We think that the evidence in this case when viewed, as it must be, most favorably to plaintiff, likewise justified the submission to the jury of the question of whether or not plaintiff was engaged in interstate transportation at the time he was injured. The testimony as well as the switching list shows or reasonably tends to show that the switching crew brought in from Davis Junction a string of ten cars, three of which were moving in interstate transportation; that they placed them upon track No. 6 for inspection and marking; that immediately upon the completion of inspection and marking, it was *304
their duty to break up the string and place the cars where they belonged; and that part of the cars to be thus moved were the three interstate cars. It is immaterial that the first car in the string to be taken away and placed on another track was not an interstate car, or that the crew stopped for a lunch after taking it to its destination, before they proceeded to break up the rest of the string and take the interstate cars to their respective destinations. [See Milburn v. C., M. St. P. P. Railroad Co.,
This is not a case where an employee was injured while actually engaged in intrastate work and was merely expecting, after completing it, to later do interstate work, as in the Behrens case and others relied upon by defendant. Nor is this a case where a crew was sent out to do a specific intrastate task and, after completing it, was on its way back for orders, not knowing what the next work would be as in Erie Railroad v. Welsh, supra. Here, plaintiff and his crew had their orders. They were executing them, when they were bringing the ten-car string from Davis Junction and when they were placing it in the Cairo yards. They were temporarily interrupted in carrying their orders to immediate completion, because it was necessary to have the cars inspected and marked before they could do so. While waiting to continue and complete this interstate work in compliance with their switching list, they merely moved aside to perform a task which was intrastate, and which apparently had no connection with their interstate work. Under these circumstances, when they completed that merely intervening task and began to move again in the direction of the interstate work, which they had been directed to do and which was the principal mission they had been sent out to perform, for the purpose of continuing it and completing their orders in regard to it, they were engaged again in the work of interstate transportation. The trial court was correct in submitting to the jury, for their decision, the question of the character of plaintiff's work at the time of his injury.

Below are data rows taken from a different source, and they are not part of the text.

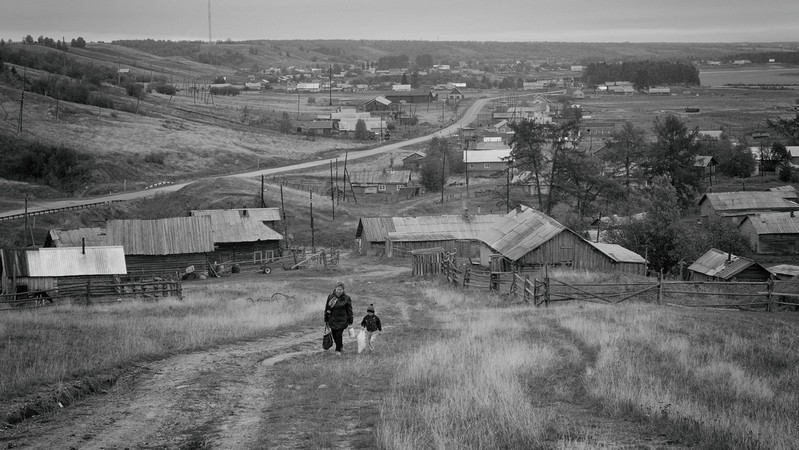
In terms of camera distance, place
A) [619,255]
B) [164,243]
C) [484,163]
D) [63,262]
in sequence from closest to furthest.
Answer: [63,262] < [619,255] < [164,243] < [484,163]

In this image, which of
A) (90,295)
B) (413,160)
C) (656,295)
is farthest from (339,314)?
(413,160)

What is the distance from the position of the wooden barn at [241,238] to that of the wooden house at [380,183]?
32.3 metres

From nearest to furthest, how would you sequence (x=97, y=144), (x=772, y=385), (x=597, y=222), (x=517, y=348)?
(x=772, y=385) → (x=517, y=348) → (x=597, y=222) → (x=97, y=144)

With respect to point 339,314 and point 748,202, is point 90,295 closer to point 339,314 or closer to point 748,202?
point 339,314

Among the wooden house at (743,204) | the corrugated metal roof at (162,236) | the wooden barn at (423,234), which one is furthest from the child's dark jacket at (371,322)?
the wooden house at (743,204)

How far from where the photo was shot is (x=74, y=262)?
43656 millimetres

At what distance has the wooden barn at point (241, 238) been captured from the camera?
5725 cm

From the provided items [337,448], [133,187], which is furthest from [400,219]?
[337,448]

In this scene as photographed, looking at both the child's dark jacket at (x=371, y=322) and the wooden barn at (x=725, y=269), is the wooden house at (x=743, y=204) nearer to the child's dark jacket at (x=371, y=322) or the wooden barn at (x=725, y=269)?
the wooden barn at (x=725, y=269)

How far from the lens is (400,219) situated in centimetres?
6325

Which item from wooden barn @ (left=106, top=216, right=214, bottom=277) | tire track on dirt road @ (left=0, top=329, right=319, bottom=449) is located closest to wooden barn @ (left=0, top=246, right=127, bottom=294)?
Answer: wooden barn @ (left=106, top=216, right=214, bottom=277)

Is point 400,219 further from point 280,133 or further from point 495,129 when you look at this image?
point 495,129

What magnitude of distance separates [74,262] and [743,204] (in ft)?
181

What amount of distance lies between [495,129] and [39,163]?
259ft
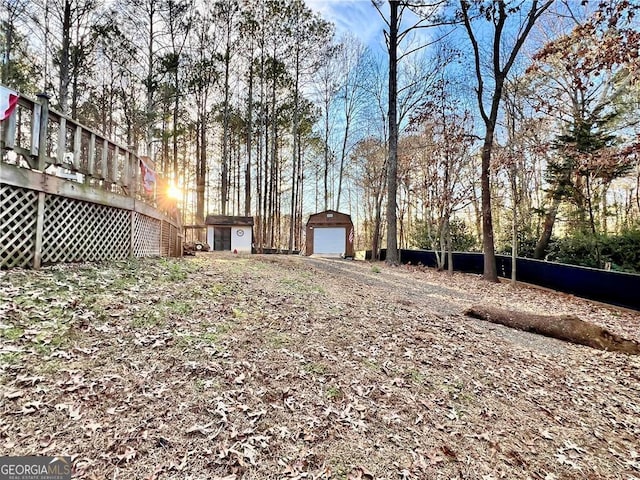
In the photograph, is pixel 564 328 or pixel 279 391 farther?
pixel 564 328

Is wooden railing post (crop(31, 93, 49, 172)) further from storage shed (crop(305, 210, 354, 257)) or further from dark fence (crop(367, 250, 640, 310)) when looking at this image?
storage shed (crop(305, 210, 354, 257))

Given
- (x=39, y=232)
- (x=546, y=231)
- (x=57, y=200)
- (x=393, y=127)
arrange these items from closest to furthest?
(x=39, y=232), (x=57, y=200), (x=546, y=231), (x=393, y=127)

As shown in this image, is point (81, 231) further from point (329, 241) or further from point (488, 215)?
point (329, 241)

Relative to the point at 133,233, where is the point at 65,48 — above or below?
above

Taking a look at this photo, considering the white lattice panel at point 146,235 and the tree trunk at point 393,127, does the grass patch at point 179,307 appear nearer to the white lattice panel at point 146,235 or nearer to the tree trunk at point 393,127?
the white lattice panel at point 146,235

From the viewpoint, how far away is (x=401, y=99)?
50.9 ft

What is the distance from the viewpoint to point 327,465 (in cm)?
195

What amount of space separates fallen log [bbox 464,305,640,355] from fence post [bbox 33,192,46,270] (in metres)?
6.30

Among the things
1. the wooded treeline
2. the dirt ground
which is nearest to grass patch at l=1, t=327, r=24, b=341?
the dirt ground

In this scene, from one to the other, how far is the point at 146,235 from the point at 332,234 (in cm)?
1330

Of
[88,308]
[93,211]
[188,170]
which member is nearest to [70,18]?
[188,170]

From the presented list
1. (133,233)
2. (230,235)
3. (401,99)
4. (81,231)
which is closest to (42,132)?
(81,231)

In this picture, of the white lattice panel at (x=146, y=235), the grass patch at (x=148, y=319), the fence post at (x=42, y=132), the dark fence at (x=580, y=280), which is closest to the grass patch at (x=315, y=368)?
the grass patch at (x=148, y=319)

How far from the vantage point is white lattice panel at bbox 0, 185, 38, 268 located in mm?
3555
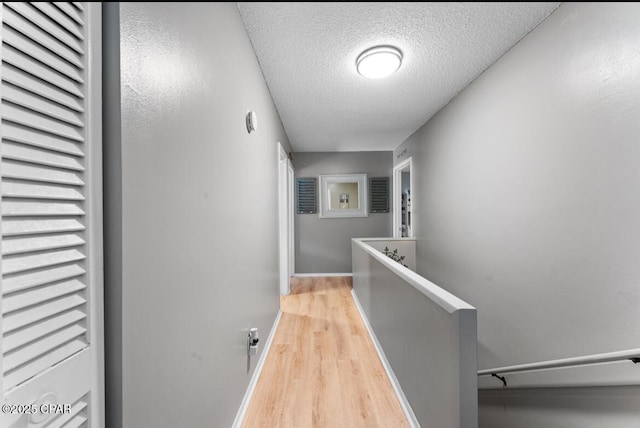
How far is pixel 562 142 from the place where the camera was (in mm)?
1696

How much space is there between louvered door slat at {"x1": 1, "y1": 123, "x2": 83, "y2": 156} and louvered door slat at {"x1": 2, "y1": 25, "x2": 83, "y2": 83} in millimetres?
138

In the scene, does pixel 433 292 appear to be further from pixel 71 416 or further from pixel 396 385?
pixel 71 416

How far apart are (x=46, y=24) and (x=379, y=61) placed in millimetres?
1980

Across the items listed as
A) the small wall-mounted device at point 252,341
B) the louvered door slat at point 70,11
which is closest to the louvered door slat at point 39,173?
the louvered door slat at point 70,11

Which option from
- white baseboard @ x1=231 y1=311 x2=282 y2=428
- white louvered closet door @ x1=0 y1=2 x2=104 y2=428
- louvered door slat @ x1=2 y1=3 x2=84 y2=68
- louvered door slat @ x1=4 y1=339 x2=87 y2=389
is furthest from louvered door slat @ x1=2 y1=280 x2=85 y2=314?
white baseboard @ x1=231 y1=311 x2=282 y2=428

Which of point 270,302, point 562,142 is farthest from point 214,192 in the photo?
point 562,142

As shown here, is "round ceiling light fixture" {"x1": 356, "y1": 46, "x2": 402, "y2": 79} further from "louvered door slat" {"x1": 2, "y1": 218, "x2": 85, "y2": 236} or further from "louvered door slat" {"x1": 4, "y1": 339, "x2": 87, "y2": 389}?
"louvered door slat" {"x1": 4, "y1": 339, "x2": 87, "y2": 389}

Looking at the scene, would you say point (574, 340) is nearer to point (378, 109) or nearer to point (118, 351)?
point (118, 351)

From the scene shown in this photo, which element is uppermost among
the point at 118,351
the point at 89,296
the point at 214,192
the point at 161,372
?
the point at 214,192

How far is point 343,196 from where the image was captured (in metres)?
5.32

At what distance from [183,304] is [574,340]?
207 centimetres

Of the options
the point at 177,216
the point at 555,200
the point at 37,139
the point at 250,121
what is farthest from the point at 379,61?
the point at 37,139

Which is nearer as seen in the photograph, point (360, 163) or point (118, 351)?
point (118, 351)

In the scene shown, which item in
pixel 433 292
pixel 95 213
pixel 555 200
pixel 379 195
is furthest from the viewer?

[3] Defendant does not complain of the instruction upon which the issues were submitted but contends that the verdict was excessive. *305
The amount of the verdict was $14,500. Plaintiff completely lost the sight of his left eye. His medical testimony was "there will never be any sight in that eye and eventually the eye will have to be taken out to save the right eye. That is so because of sympathetic trouble. It will affect the right eye. The whole inside of the left eyeball is affected." While the vision of plaintiff's right eye was also impaired this was not due to the injury to the left but to astigmatism which had previously existed. Plaintiff was forty-four years of age at the time of the trial, had worked for the defendant about twenty-five years and was qualified to run an engine, whenever his seniority entitled him to do so. He was earning at the time $180 per month. For four months before he went to the job of firing a switch engine, he was earning $240 per month. He was completely disabled from working as fireman or engineer. This court has upheld a verdict for $15,000 for the loss of an eye in Russell v. Mo. Pac. Ry. Co.,
The judgment is affirmed. Ferguson and Sturgis, CC., concur.
Addendum
The foregoing opinion by HYDE, C., is adopted as the opinion of the court. All the judges concur, except Hays, J., absent.